§ Text segment:
Writers of Pro Football Prospectus 2008

06 Apr 2015

The Month In Quotes: March 2015

by Rory Hickey

YOU'VE SURE MONOPOLIZED THE APOSTROPHE GAME

"It's just like the Michael Sam situation -- if he wasn't gay, he would have gone undrafted. Instead, the league drafts him because I think they are trying to monopolize every aspect of the world... the same thing with a female ref. For the league, it's great publicity. The NFL is all about monopolizing every opportunity."

-- Jacksonville Jaguars defensive tackle Sen'Derrick Marks, voicing his opinion on the NFL hiring its first female game official Sarah Thomas. (TMZ)

LORENZEN GETS MORE RUN IN THIS COLUMN THAN IN HIS AVERAGE WORKOUT

"Everybody goes back to the famous picture of Tom Brady when they saw him (when he was a sixth-rounder). By no means is [Winston] going to be Tom Brady, but by no means is he JaMarcus Russell, either. He's not me. He doesn't look that big. He's just a big guy. If I had any advice to give to him, I would say everybody that's talking right now, just block it out unless it's your agent or the Tampa Bay Bucs -- because that's all that matters right now."

"You're not outrunning people. You still got to have your quick feet. You still got to have your mobility, quick arm release, all that. But I don't think being big at the quarterback position is a bad thing. I was talking to some people earlier: Name me the last big quarterback that got hurt. You look around the league, all these skinny guys that can run around -- RG3 -- all these guys are always hurt. The big guys are used to it. We can take the pounding. We can take what it's like to play 16 to 20 games a season."

-- Former NFL quarterback Jared Lorenzen, commenting on potential No. 1 overall pick Jameis Winston's physique on The DA Show. (Eye on Football)

IF HE'S A HUXTABLE THEN THAT MAKES YOU BILL COSBY?

"@DeionSandersJr you're a Huxtable with a million $ trust fund stop the hood stuff! Lololol. Son. #Truth"

-- NFL Hall of Famer Deion Sanders, telling his son, sophomore SMU wide receiver Deion Sanders, Jr. to "stop the hood stuff" after Sanders Jr. tweeted about his preference for donuts in plain white boxes, which is a hood thing apparently. (Twitter)

IS THERE A WORD WEAKER THAN COMPETITION?

"We want competition at every position. [Ryan Fitzpatrick] is going to compete, as well as [Geno Smith] is going to compete, and we hope to add somebody else to compete with them, along with [Matt Simms]."

§ Record extracts:
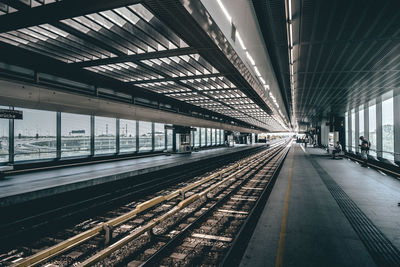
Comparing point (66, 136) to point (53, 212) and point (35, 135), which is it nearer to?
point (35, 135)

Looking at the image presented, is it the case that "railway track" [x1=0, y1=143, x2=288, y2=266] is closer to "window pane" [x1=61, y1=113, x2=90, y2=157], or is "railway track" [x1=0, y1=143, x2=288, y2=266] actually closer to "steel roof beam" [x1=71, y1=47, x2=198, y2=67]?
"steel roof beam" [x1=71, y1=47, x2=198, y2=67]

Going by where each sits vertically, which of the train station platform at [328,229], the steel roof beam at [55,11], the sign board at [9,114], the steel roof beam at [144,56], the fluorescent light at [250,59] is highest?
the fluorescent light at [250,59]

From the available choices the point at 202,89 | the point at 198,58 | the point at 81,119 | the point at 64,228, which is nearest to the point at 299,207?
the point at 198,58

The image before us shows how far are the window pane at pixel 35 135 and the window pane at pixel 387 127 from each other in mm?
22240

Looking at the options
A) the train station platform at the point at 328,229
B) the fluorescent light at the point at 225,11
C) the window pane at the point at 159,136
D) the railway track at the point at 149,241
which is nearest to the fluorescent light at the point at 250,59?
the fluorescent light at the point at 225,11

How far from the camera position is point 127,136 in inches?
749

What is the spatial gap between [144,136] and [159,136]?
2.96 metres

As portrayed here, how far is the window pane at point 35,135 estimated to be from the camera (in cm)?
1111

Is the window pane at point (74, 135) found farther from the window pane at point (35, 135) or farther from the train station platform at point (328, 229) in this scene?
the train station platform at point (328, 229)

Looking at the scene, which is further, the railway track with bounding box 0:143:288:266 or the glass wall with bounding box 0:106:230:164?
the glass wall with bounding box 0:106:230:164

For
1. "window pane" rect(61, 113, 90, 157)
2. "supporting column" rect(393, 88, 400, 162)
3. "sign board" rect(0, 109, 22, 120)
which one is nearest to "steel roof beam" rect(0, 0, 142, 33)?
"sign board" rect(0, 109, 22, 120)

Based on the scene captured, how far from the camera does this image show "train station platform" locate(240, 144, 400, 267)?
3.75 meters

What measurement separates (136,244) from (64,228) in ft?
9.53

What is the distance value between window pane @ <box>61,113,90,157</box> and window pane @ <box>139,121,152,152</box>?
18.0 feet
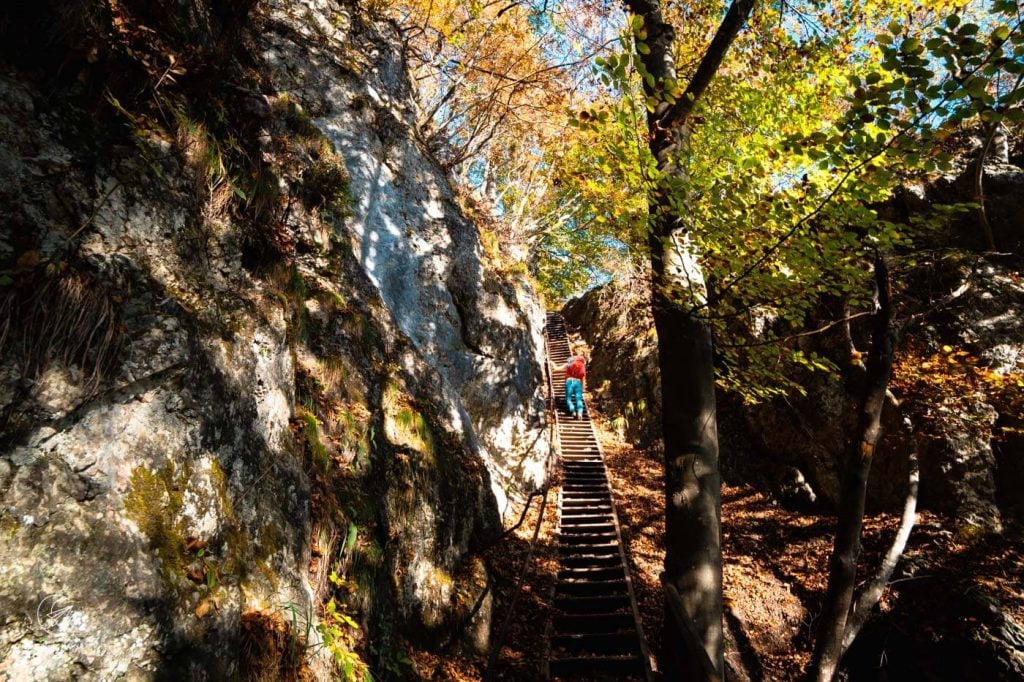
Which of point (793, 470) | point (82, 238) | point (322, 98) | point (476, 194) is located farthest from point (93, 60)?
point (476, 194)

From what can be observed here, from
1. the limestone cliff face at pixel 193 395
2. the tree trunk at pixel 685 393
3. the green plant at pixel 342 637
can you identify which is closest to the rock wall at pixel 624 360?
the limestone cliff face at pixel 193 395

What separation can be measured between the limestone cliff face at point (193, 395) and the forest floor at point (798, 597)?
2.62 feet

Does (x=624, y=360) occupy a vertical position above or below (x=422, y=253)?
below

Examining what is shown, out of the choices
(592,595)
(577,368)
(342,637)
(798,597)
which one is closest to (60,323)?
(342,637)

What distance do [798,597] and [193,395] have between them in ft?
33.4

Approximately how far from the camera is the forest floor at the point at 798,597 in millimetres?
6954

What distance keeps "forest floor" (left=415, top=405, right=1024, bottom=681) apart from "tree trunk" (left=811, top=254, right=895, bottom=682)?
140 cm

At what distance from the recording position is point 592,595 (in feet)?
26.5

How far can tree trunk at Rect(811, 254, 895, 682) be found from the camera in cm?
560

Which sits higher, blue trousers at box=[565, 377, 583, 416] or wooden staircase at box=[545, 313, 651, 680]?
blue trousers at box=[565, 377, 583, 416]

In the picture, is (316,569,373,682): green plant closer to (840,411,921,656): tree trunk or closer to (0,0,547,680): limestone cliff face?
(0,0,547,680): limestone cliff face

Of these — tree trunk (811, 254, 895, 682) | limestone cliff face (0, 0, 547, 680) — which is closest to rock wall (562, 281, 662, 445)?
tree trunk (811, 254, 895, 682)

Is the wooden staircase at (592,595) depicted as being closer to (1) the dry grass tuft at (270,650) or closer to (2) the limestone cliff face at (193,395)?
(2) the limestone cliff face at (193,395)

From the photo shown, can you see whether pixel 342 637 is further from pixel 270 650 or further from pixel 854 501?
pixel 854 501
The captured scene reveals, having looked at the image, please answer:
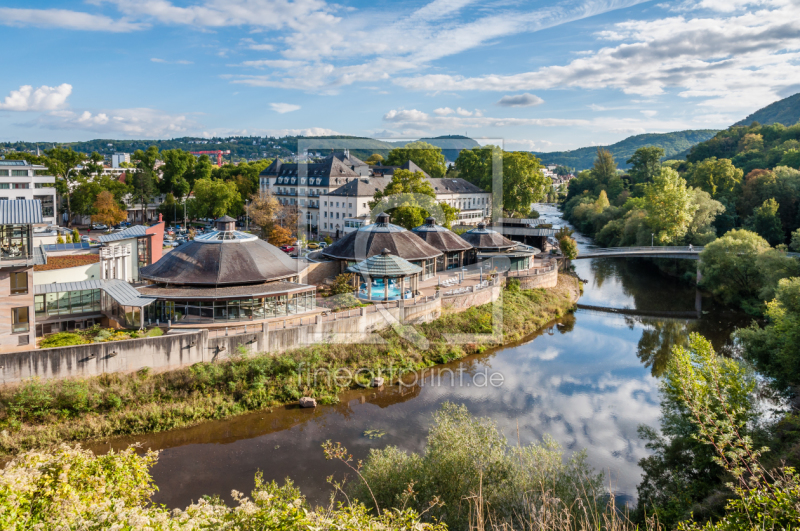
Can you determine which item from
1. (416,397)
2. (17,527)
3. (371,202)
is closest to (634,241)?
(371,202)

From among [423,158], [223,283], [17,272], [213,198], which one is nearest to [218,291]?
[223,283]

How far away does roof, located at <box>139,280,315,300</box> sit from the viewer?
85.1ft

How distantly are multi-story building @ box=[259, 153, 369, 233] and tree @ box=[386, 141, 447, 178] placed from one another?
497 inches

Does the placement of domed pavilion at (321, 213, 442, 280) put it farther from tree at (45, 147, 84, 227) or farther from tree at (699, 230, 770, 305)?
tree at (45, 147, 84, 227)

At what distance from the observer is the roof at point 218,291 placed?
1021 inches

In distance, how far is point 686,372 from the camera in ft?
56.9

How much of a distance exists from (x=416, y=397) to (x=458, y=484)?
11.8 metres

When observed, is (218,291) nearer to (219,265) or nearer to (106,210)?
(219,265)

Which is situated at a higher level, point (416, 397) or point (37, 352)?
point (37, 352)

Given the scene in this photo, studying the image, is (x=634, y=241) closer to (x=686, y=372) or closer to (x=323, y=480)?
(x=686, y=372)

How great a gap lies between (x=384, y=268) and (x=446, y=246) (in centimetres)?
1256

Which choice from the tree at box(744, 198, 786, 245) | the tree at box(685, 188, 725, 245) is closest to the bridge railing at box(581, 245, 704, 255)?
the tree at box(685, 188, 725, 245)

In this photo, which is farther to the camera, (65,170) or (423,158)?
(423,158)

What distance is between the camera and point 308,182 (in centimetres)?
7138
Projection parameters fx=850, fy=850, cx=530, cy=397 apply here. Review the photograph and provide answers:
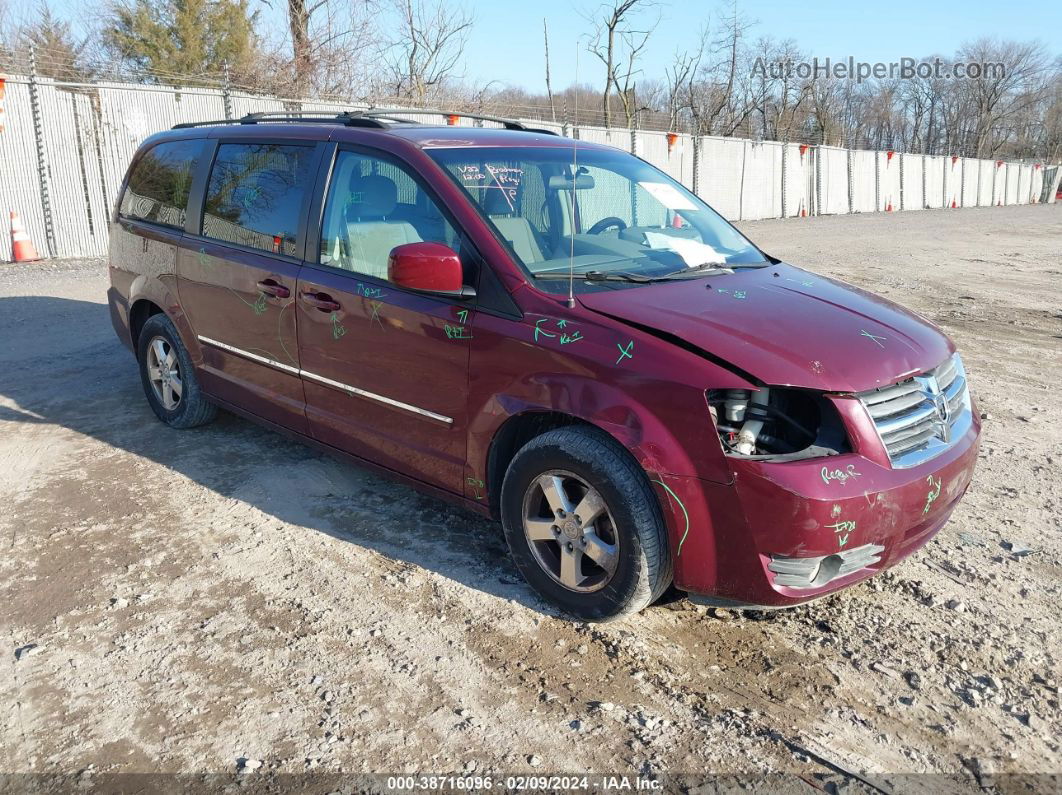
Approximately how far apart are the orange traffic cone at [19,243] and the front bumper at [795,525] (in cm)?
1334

§ What the exercise asks:
Carry on the football quotes column, beginning right after the final quotation shown. The entries are separate material, unrelated to the football quotes column.

§ Reply to the task:
-- New New York Jets head coach Todd Bowles, saying that the Jets hope to add another quarterback to their mix, presumably during the NFL draft. (ESPN)

ROMO CHOKES AT CUTTING PAY

"DeMarco ended up asking me, 'Why don't you take a pay cut?' I said, 'I will. I would take a pay cut to go do this,' I was like, 'They're going to restructure me.' That's the same thing in some ways, just for the salary cap purposes. He was like, 'OK, now we're back to being friends again.' I would take $5 million less if it meant getting him back. He knew that. It was just funny how he was literally worried about that part of it for a week. I'm like, 'That's not the reason.' I'm like, 'Obviously I'll restructure. I would even take a pay cut.' He was like, 'OK, we can be friends again.' It's amazing what you think about in those moments."

-- Dallas Cowboys quarterback Tony Romo, describing a conversation he had with former teammate, Eagles running back DeMarco Murray, in which Murray asked Romo to take a pay cut in order to potentially keep Murray in Dallas. (Dallas Morning News)

SO YOU WANT A REALLY RICH NANNY BASICALLY?

"She cleans, cooks, makes big cash, stays at home, lets me do whatever I want."

-- Patriots tight end Rob Gronkowski, describing his ideal wife on Jim Rome on Showtime. (YouTube)

I AGREE, I THINK McFADDEN COUL -- OWWW MY HANDS!

"Yes, he would have liked to have had a more productive career [in Oakland]. But the kinds of skills that got him drafted with the fourth pick in the draft, he still has."

-- Dallas Cowboys owner Jerry Jones, praising new Cowboys starting running back Darren McFadden because somebody has to. (Pro Football Talk)

ERIC CROUCH WILL ALWAYS BE BETTER THAN JOSH HEUPEL

"I didn't want to come back."

-- New Philadelphia Eagles quarterback Sam Bradford, on his initial thoughts after tearing his ACL for the second time.

"It was one of those moments where, after all the time and energy and passion that he poured into rehabilitating himself in the first injury, you feel like you're snakebitten. You don't know when, if, or how your body is going to respond and what your next opportunity is. You're really just in a lot of limbo. Sometimes, I think, just having a voice from an outside perspective is something that can be valuable."

-- Former Oklahoma quarterback Josh Heupel, who also served as Bradford's quarterbacks coach while the former St. Louis Rams signal-caller was a Sooner, and now serves as offensive coordinator for Utah State. (Philly.com)

EJ MANUEL IS GOING TO DATE AN ACTRESS?

"Let's not just throw him out after two years. Aaron Rodgers never took a snap for three years. So let's see where [Manuel's] going to be."

-- Buffalo Bills head coach Rex Ryan, assessing quarterback EJ Manuel's career thus far and comparing him to Super Bowl champion quarterback Aaron Rodgers even though the Bills added two quarterbacks already this offseason. (Buffalo News)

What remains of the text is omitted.